## Problem description
Could you restate every entry word for word, minus the pictures?

Dataset excerpts Block Start

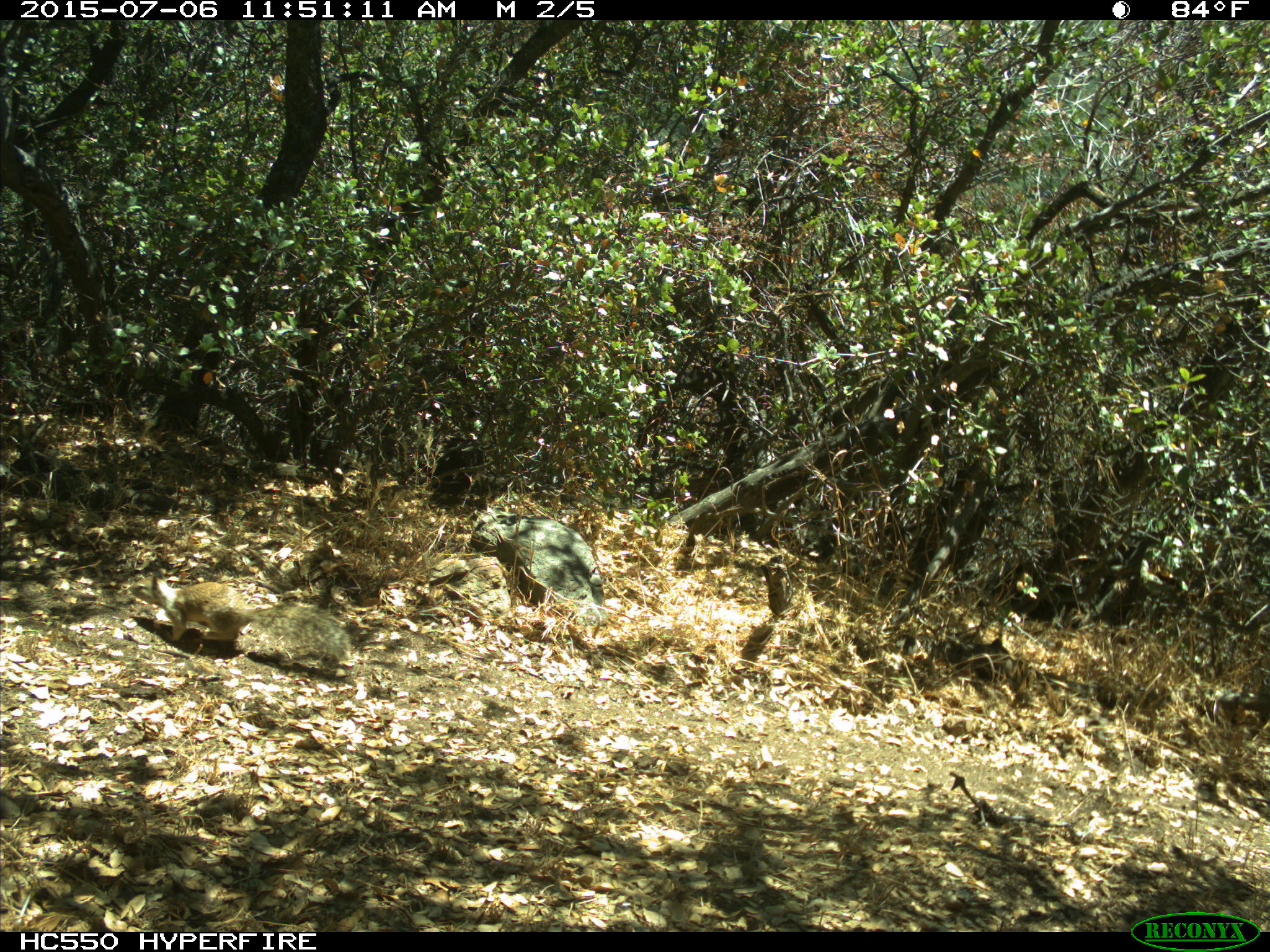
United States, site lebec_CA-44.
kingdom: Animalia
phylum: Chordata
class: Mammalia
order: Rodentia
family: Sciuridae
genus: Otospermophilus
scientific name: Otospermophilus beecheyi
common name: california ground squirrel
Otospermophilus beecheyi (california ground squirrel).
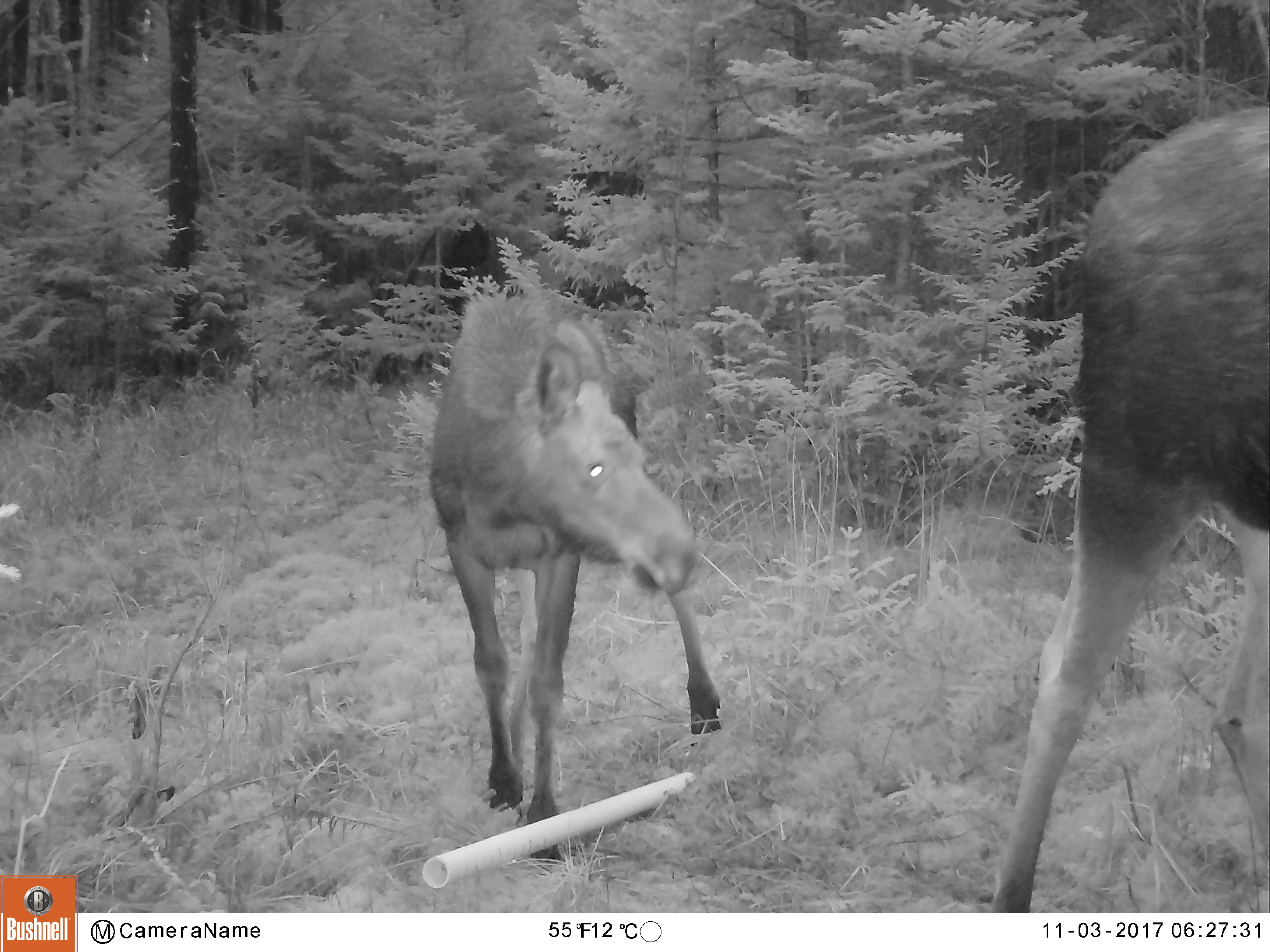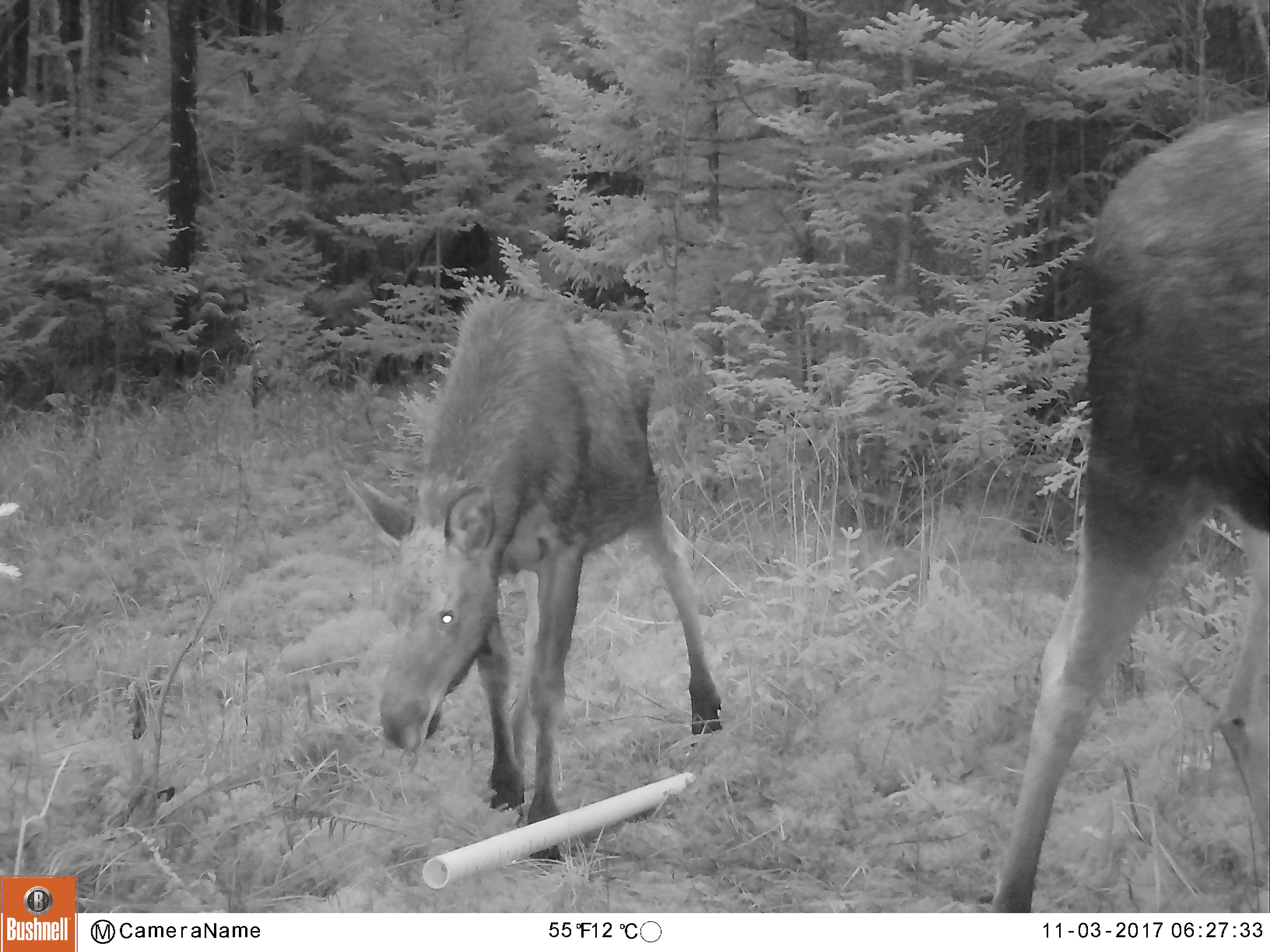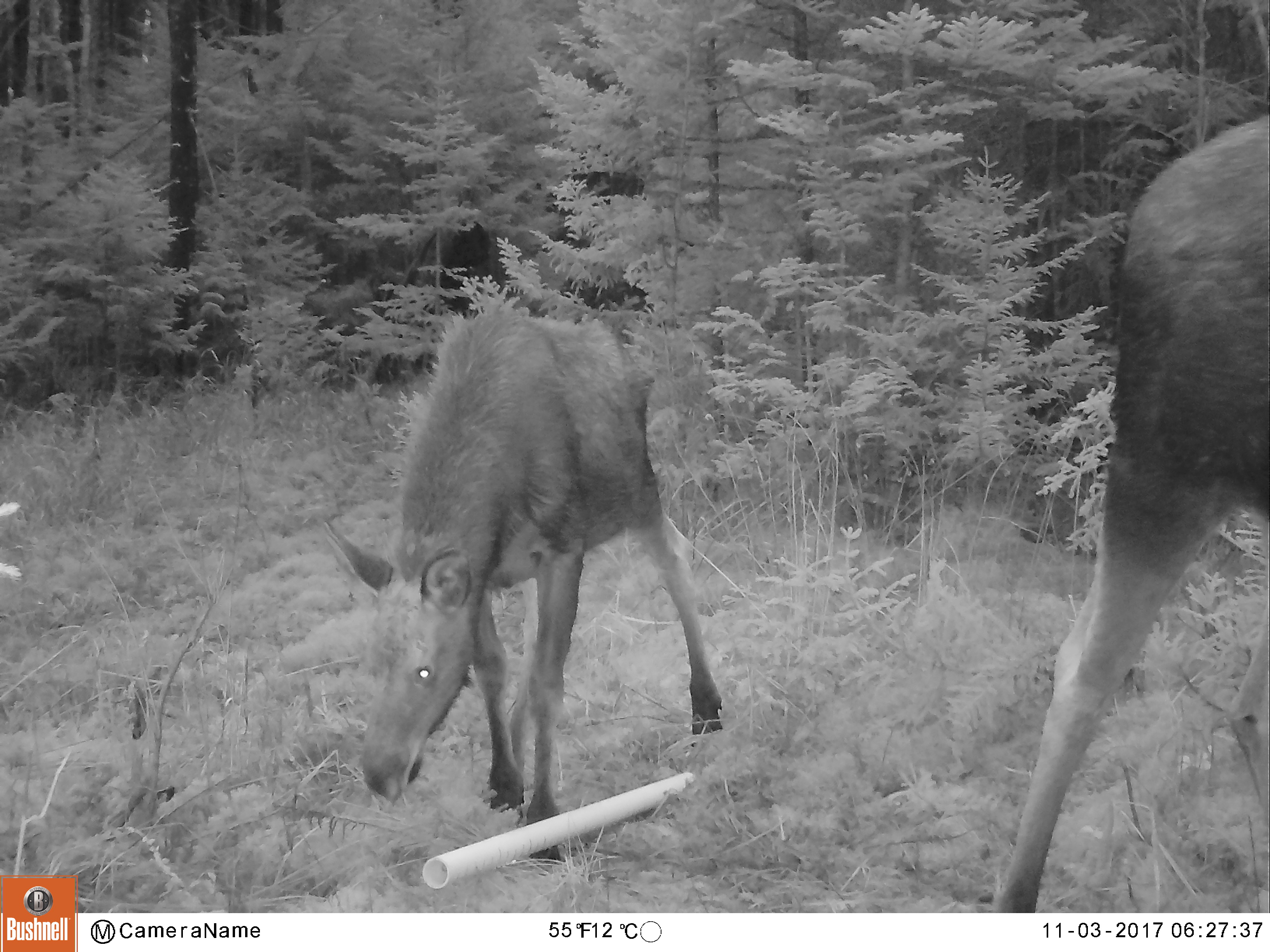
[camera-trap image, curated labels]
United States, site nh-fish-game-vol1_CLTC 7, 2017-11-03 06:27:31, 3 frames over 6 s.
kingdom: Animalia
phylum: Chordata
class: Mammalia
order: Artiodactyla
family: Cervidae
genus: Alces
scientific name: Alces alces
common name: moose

Dataset excerpts Block End

## Answer area
United States, site lebec_CA-44.
kingdom: Animalia
phylum: Chordata
class: Mammalia
order: Rodentia
family: Sciuridae
genus: Otospermophilus
scientific name: Otospermophilus beecheyi
common name: california ground squirrel
Otospermophilus beecheyi (california ground squirrel).
[camera-trap image, curated labels]
United States, site nh-fish-game-vol1_CLTC 7, 2017-11-03 06:27:31, 3 frames over 6 s.
kingdom: Animalia
phylum: Chordata
class: Mammalia
order: Artiodactyla
family: Cervidae
genus: Alces
scientific name: Alces alces
common name: moose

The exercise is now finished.